Question

A call option of non-divided paying stock is traded at price of $5. The current spot price of this stock is $50. The call has a six-month maturity and a strike price of $52. The risk-free rate of return is 3.9%. What would be the price of a put on the same stock, maturity and strike price that of the call?

5

6

4

3

Answer 1

Given

Price of an European call option = $ 5

Spot price of a stock = $ 50

Strike price = $ 52

Rate of return = 3.9%

We know that

According to put Call parity theorem C+ PV ( X) = P+S

Here C = Price of Call option

PV ( X) = Present value of strike price

P = Price of a Put option

S = Spot price

Computation of Present value of strike price.
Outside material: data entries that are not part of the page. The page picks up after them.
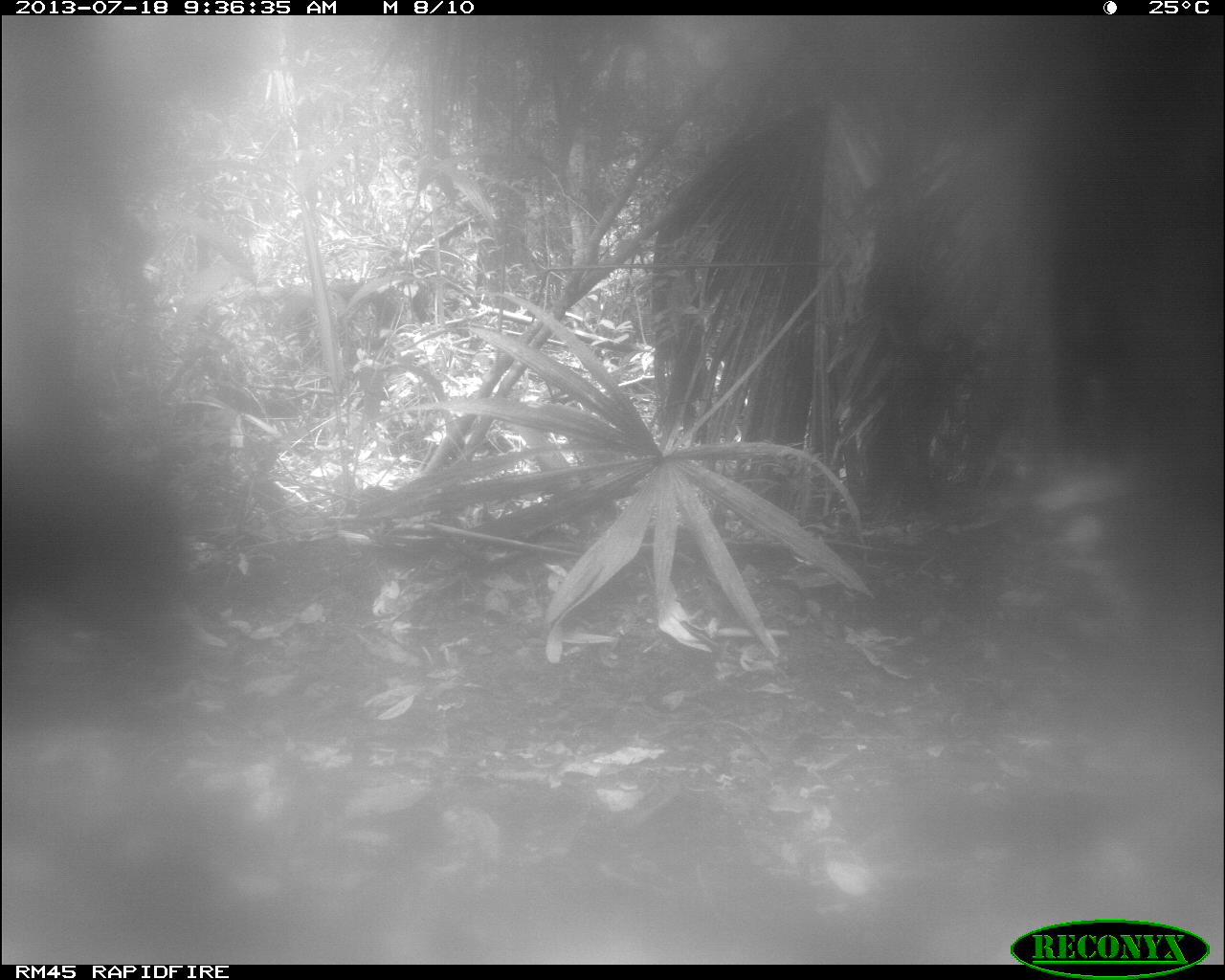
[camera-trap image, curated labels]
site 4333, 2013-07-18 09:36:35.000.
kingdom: Animalia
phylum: Chordata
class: Mammalia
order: Artiodactyla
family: Tayassuidae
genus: Tayassu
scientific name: Tayassu pecari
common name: white-lipped peccary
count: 2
We know that Present value = Future Value / ( 1+i)^n

Here I = Rate of interest

n = No.of Years

Present value = $ 52 / ( 1+0.039)^0.5

= $ 52/( 1.039)^0.5

= $ 52/1.019313

= $ 51.0148

According to put Call parity theorem C+ PV ( X) = P+S

$ 5+$ 51.0148=P+$ 50

$ 51.0148-$ 50= P-$5

$ 1.0148=P-$ 5

$ 1.0148+$ 5 = P

$ 6.0148 =P

Hence the Price of an put option is approximately$ 6. So option 2 is the Correct answer.